BOARDMAN — Shawn Shumaker is getting ready for his ESPN2 closeup on the Fourth of July.
In April, the 2010 Youngstown State University graduate competed in the Clash on the Coast strongman contest in Hilton Head, S.C.
Sunday, ESPN2 will show the Clash on the Coast finals, beginning at 11 a.m.
The co-owner of Team BSS Training & Fitness, Shumaker, a member of the Boardman High School Class of 2000, finished fourth in a field that featured 32 of the world’s best under 105-kilogram athletes.
“I’m extremely proud of my performance and pleased that I was able to go head-to-head with the world’s best strongman competitors,” Shumaker said. “It was an experience I’ll never forget and I want to thank my wife, Brandy, and daughter, Alice, for their inspiration, motivation and support.”
Shumaker said this is his third national strongman competition. The first two were the Official Strongman Games where he finished 7th in 2018 in Raleigh, N.C., and 6th in 2019 at Daytona Beach, Fla.
Shumaker said he's mostly "excited" about seeing the competition and probably will watch with a few close friends.
"Part of me doesn't want to watch it because I don't want to hear the commentators talking about me," Shumaker said, laughing. "At the same time, I'm curious. I want to see how the production was done."
In April, Shumaker survived a qualifying process to become one of 11 finalists for the Clash on the Coast title. Over three days, Shumaker battled top-flight competitors in these tests of strength:
- Log/Block/Inch Dumbbell for Reps;
- Duck Walk/Farmer’s Carry;
- Sandbag Carry and Chain Drag;
- Keg Toss;
- Axle Squat;
- Odd Object Loading Medley;
- Max Axle Press;
- Fingal’s Fingers;
- Frame Carry (using a car);
- Car Deadlift;
- Trump Stone for Reps Car carry.
The competition was livestreamed so about half of the members of Shumaker's gym were watching on a projection screen. They texted support and encouragement.

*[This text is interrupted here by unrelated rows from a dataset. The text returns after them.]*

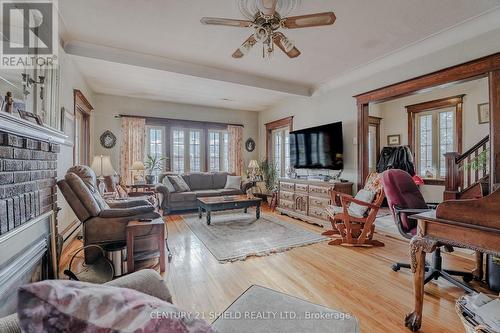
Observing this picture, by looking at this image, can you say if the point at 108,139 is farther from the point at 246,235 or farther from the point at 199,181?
the point at 246,235

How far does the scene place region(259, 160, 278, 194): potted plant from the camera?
20.8ft

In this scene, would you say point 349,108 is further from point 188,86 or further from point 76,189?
point 76,189

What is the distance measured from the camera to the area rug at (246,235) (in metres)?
2.97

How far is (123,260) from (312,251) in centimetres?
219

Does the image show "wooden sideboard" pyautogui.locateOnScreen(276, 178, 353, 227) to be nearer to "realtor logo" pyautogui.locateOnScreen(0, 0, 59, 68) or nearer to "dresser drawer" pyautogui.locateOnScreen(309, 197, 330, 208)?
"dresser drawer" pyautogui.locateOnScreen(309, 197, 330, 208)

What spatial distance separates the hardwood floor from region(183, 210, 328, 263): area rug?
15 centimetres

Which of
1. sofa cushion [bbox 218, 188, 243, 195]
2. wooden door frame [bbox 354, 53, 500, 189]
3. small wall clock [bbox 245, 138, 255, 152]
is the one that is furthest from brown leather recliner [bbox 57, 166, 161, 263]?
small wall clock [bbox 245, 138, 255, 152]

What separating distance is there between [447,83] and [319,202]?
2.46 metres

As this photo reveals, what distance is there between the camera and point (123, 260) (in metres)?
2.35

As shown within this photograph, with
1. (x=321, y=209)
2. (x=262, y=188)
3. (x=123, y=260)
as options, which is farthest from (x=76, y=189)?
(x=262, y=188)

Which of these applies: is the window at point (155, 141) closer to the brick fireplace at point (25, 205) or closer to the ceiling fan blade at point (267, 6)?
the brick fireplace at point (25, 205)

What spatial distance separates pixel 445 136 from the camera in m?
5.27

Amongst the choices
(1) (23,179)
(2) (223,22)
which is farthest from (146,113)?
(1) (23,179)

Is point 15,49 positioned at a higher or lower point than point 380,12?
lower
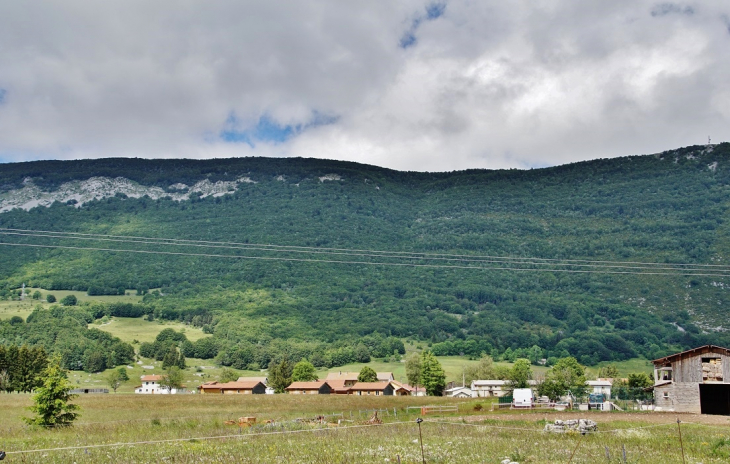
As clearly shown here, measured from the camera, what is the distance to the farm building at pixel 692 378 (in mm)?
47688

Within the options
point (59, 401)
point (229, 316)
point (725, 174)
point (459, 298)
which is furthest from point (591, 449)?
point (725, 174)

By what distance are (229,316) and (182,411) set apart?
354ft

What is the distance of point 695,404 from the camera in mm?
47781

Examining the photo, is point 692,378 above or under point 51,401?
under

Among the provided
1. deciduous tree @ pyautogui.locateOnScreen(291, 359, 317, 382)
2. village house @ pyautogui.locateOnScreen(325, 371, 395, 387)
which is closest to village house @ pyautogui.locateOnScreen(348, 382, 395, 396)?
village house @ pyautogui.locateOnScreen(325, 371, 395, 387)

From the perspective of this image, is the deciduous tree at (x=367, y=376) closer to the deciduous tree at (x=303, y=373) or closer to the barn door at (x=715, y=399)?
the deciduous tree at (x=303, y=373)

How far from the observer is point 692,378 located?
1900 inches

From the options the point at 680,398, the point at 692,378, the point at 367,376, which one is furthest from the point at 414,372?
the point at 692,378

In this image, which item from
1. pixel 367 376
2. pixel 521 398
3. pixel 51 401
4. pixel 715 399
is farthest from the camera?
pixel 367 376

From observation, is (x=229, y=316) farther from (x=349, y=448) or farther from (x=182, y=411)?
(x=349, y=448)

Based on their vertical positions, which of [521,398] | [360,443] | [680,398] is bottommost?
[521,398]

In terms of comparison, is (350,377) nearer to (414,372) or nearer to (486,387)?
(414,372)

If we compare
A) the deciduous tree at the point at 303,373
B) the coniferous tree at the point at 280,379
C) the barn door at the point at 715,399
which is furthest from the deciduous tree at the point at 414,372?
the barn door at the point at 715,399

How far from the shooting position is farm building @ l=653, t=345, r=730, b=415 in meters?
47.7
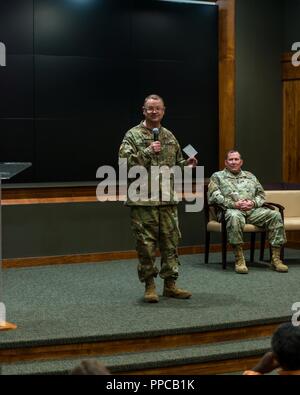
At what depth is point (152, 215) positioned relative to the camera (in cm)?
554

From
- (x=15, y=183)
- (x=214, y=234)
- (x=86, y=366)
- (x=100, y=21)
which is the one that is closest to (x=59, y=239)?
(x=15, y=183)

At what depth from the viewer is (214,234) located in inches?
326

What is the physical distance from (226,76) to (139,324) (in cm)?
420

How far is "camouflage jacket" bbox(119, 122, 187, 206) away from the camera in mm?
5500

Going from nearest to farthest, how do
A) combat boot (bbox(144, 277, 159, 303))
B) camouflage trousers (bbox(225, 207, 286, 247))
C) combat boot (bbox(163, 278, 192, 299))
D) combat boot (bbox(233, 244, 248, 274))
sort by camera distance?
combat boot (bbox(144, 277, 159, 303))
combat boot (bbox(163, 278, 192, 299))
combat boot (bbox(233, 244, 248, 274))
camouflage trousers (bbox(225, 207, 286, 247))

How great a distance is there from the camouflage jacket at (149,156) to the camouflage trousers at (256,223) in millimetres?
1465

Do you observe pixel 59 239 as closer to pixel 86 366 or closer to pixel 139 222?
pixel 139 222

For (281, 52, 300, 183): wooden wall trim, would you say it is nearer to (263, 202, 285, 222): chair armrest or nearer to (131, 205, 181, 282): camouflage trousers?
(263, 202, 285, 222): chair armrest

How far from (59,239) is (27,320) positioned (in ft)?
8.29

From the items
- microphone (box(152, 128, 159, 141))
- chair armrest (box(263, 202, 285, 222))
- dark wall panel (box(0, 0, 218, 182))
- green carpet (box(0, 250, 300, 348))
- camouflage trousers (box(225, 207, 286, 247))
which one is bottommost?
green carpet (box(0, 250, 300, 348))

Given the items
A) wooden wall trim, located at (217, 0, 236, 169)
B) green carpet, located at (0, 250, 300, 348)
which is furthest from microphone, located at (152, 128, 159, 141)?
wooden wall trim, located at (217, 0, 236, 169)

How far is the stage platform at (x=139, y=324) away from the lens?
4.52 metres
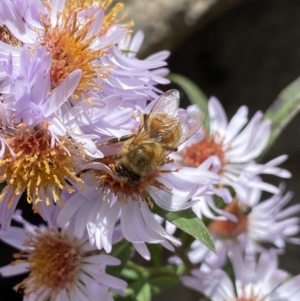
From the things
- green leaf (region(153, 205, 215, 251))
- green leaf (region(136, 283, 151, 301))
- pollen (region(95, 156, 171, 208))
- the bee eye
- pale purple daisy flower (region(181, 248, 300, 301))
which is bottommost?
green leaf (region(136, 283, 151, 301))

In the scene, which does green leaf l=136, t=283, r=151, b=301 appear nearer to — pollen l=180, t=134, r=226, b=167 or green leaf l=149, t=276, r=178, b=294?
green leaf l=149, t=276, r=178, b=294

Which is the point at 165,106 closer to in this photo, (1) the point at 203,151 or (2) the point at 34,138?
(2) the point at 34,138

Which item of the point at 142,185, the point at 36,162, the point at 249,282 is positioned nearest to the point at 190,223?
the point at 142,185

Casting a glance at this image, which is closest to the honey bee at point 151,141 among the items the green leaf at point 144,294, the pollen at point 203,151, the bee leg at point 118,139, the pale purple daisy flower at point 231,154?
the bee leg at point 118,139

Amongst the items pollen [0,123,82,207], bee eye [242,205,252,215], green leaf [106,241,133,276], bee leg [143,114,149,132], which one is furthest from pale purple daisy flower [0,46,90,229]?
bee eye [242,205,252,215]

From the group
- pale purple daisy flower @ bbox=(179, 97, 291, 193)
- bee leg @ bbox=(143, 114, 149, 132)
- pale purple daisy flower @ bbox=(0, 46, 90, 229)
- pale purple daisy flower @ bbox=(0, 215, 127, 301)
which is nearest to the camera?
pale purple daisy flower @ bbox=(0, 46, 90, 229)

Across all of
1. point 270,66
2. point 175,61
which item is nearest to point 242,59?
point 270,66

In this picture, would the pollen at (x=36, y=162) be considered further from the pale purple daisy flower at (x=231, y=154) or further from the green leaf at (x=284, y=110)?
the green leaf at (x=284, y=110)

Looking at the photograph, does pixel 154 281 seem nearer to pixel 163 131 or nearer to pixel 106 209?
pixel 106 209
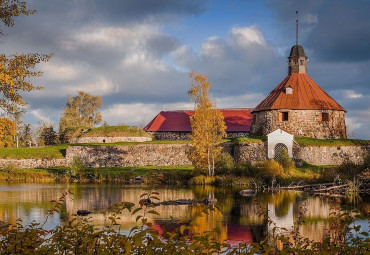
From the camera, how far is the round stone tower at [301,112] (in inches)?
1785

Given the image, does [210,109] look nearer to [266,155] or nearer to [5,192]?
[266,155]

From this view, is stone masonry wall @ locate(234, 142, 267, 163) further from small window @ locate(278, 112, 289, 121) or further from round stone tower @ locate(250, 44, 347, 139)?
small window @ locate(278, 112, 289, 121)

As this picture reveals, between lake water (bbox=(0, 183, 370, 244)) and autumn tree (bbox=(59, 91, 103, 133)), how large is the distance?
125 feet

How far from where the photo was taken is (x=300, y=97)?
1811 inches

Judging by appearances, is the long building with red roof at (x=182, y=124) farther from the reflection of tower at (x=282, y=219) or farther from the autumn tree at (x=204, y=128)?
the reflection of tower at (x=282, y=219)

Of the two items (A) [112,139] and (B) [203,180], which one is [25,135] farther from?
(B) [203,180]

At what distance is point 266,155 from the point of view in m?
42.6

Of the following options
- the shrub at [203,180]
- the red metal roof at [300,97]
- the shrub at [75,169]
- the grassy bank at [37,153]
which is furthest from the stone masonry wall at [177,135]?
the shrub at [203,180]

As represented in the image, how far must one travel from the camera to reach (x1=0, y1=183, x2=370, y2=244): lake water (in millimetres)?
18141

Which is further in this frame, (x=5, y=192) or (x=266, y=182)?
(x=266, y=182)

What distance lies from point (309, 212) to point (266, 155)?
2049 cm

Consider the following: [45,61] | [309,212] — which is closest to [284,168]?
[309,212]

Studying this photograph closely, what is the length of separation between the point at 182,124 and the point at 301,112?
15458 mm

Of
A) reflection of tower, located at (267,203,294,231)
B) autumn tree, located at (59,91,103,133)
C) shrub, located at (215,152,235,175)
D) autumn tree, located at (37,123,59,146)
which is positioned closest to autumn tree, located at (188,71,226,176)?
shrub, located at (215,152,235,175)
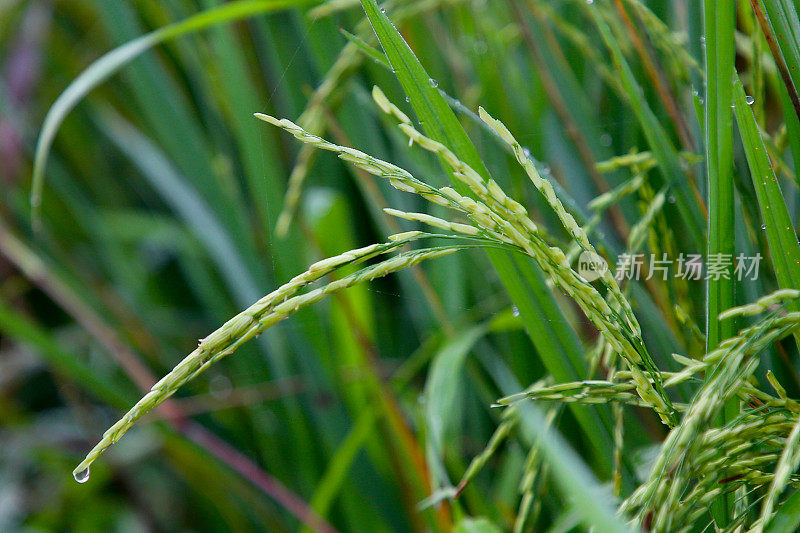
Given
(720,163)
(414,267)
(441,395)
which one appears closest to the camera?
(720,163)

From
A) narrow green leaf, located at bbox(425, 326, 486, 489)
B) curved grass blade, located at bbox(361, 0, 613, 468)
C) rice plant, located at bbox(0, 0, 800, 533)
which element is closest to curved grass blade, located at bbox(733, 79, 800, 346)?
rice plant, located at bbox(0, 0, 800, 533)

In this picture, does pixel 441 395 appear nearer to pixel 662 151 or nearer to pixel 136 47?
pixel 662 151

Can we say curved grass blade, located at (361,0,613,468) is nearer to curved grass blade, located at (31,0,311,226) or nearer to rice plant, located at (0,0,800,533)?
rice plant, located at (0,0,800,533)

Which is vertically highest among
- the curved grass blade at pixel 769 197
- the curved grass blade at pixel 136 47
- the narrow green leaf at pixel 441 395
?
the curved grass blade at pixel 136 47

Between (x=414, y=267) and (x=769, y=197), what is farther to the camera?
(x=414, y=267)

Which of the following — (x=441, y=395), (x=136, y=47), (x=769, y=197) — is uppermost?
(x=136, y=47)

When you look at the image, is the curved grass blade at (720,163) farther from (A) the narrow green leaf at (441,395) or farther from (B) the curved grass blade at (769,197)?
(A) the narrow green leaf at (441,395)

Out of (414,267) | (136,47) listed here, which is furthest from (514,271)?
(136,47)

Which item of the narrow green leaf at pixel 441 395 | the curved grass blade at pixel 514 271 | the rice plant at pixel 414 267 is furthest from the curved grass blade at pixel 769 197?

"That was cool – every day they got together for a watch party," Shumaker said.
Daughter Alice, 7, was his cheerleader at the competition.
"It makes you push a little harder because you want to make her proud," he said.
Cameras were everywhere but Shumaker said he was so focused on what he was trying to accomplish "that I had no idea. My daughter was there the whole time and she was literally the only thing I heard.
"But then as soon as you are done and you are out of that zone, everything hits you, there are cameras in your face," Shumaker said. "You try not to stumble around and look weird."
He's looking forward to watching the loading medley and car deadlift events.
"The loading medley, we actually did on the sand at the beach," he said. "We had to carry a handful of objects and load them up on a pedestal. It was really tough, something I had never done before — running and carrying 300-pound objects in the sand."
His favorite event was the car deadlift where he crushed the competition.
"It's extraordinarily heavy," Shumaker said. "The first guy got zero reps and then I went and got 11."
Only two others scored at least two reps.
"So that was kinda fun," he said, adding that Frame Carry was not.
"We were strapped into a car with a harness and we had to carry this car — sort of like 'The Flintstones,' basically," Shumaker said. "It was crushing.
"I was so happy when the time was up and to be out of that thing and be done."
Believe it or not, Shumaker did not compete for the Spartans in any sport.
"I started weight-training when I was 14," Shumaker said. "In hindsight, I wish I would have [played a varsity sport]."
Low self-esteem was a factor. What he liked about weight-training was "control."
He said: "The harder I worked, I saw the benefits. If I worked really hard, I came out stronger and I'd look a little bit better."
Shumaker specializes in functional training, iron sports training and competition coaching as well as overall strength gain.